With regard to toxicity, Brentjens discussed the context of treatment-related toxicity in oncology in general and the ways in which the field has become more adept at managing it. With regard to cost, he gave his view that costs will likely come down over time and that the main concern of academics engaged in research and development should be improving the efficacy of the products.
CGTLive: What are your thoughts on barriers to accessibility for CAR-T products?

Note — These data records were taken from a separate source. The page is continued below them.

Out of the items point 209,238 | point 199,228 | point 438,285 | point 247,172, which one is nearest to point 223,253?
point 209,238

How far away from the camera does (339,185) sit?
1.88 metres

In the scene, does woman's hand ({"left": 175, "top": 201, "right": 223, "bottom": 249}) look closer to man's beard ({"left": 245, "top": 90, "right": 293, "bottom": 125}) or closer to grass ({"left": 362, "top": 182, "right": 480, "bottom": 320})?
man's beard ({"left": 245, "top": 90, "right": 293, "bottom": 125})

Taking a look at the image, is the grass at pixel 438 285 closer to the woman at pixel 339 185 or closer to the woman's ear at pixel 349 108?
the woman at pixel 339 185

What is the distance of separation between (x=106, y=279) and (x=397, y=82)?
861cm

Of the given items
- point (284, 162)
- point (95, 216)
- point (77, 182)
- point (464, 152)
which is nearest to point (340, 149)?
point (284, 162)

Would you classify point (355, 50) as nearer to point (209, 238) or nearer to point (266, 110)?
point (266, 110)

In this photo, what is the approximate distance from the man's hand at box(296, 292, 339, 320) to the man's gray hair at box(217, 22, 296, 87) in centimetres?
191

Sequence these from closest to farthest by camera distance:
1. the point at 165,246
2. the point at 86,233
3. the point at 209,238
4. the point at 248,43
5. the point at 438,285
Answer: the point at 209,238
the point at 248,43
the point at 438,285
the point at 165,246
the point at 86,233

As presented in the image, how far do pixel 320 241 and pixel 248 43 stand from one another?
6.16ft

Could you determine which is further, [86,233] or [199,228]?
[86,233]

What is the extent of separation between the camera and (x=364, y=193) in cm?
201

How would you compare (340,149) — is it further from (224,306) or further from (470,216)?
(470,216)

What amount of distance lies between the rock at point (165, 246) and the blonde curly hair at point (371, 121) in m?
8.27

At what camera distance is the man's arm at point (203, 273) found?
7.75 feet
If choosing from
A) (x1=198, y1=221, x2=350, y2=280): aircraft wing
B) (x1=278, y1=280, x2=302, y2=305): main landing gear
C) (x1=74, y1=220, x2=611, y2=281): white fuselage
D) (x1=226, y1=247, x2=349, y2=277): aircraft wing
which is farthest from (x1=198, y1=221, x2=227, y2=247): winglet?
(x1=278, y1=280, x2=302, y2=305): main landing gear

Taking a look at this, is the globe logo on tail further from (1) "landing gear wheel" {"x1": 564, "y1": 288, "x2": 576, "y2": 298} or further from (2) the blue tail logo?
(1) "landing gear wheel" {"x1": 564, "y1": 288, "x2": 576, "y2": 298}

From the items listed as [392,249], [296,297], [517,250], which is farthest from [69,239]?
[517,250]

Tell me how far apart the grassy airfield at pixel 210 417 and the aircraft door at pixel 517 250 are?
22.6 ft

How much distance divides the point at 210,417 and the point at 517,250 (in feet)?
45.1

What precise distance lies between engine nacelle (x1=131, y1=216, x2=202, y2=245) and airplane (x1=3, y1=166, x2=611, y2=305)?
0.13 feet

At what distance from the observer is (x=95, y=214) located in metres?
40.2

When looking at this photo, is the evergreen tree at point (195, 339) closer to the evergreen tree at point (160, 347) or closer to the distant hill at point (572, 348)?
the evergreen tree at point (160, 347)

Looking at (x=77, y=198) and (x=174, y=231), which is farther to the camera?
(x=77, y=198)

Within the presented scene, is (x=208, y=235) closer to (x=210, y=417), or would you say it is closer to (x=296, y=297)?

Renier Brentjens, MD, PhD: I think that there's 2 things that we often face when we present this data. One is toxicities and cytokine release. I mean, we were one of the first to actually even describe that and I still remember well the first patient that had to go to the ICU, and we didn't know, because it was a patient with leukemia so it could have been infection. Then at the time the algorithm said to give high dose steroids and we were very reticent to do that because what we were witnessing was a fever-like response against cancer. So we didn't want to abrogate that too soon.
So there are issues of toxicity, which often is brought up when we present clinical data. And look, I'm a leukemia doc. I spent years giving high dose chemotherapy to our leukemia patients who would wind up having massive toxicities for anywhere from 4 to 6 weeks. But we get patients through that. I would say that for many of the toxicities, for the most part (and there'll be exceptions to this) we can get patients through that reasonably well. So it's not that I'm not empathetic to the toxicities that these cells can cause—I certainly am, and we certainly have developed algorithms to minimize those toxicities—but I think most of what we do as medical oncologists with any chemotherapy is fraught with tons of toxicities, and so we have to accept that, and we have to deal with it. For now, I don't think it's a reason to stop developing this technology. That's the first point.
The second point that always comes up is the cost. Of course, right now, the cost is quite high. Often what I talk about is flat screen TVs. When they first came out, they were extremely expensive and clearly cost-prohibitive. Nowadays I can go to Costco and pick up a flat screen TV and still spend more money in the meat section (although Costco has very good meats). But my point is that as an academic, that my job is to develop the new technologies, and the hope is as the field spreads, as the the number of commercially available products increases, industry will find ways to decrease the production costs. It may ultimately be that it's off-the-shelf products which conceivably would be cheaper, but I think that the incentive will be at some point for pharmaceutical companies, especially when there's more companies making cells targeted to the same target antigen, to then decrease the cost, to find more efficient ways of making the cells, or to find cells that are potent enough that you don't need as many cells to get the same clinical benefit. So I think that these are certainly really important issues that the field needs to address, but again, much like looking at off-the-shelf therapies and looking at natural killer cell therapies, there's the risk that you get too far over your skis. From our perspective, at least, let's not worry too much now about the costs and the toxicities, which we, again, can manage much better—let's focus on creating a CAR T-cell based on our understanding of tumor immunology that can reliably and readily eradicate metastatic disease. When we get to that point, then absolutely all efforts should be made to focus on more rapid production, more cost-effective production, and better algorithms with regard to the toxicities that these cell therapies cause.
This transcript has been edited for clarity.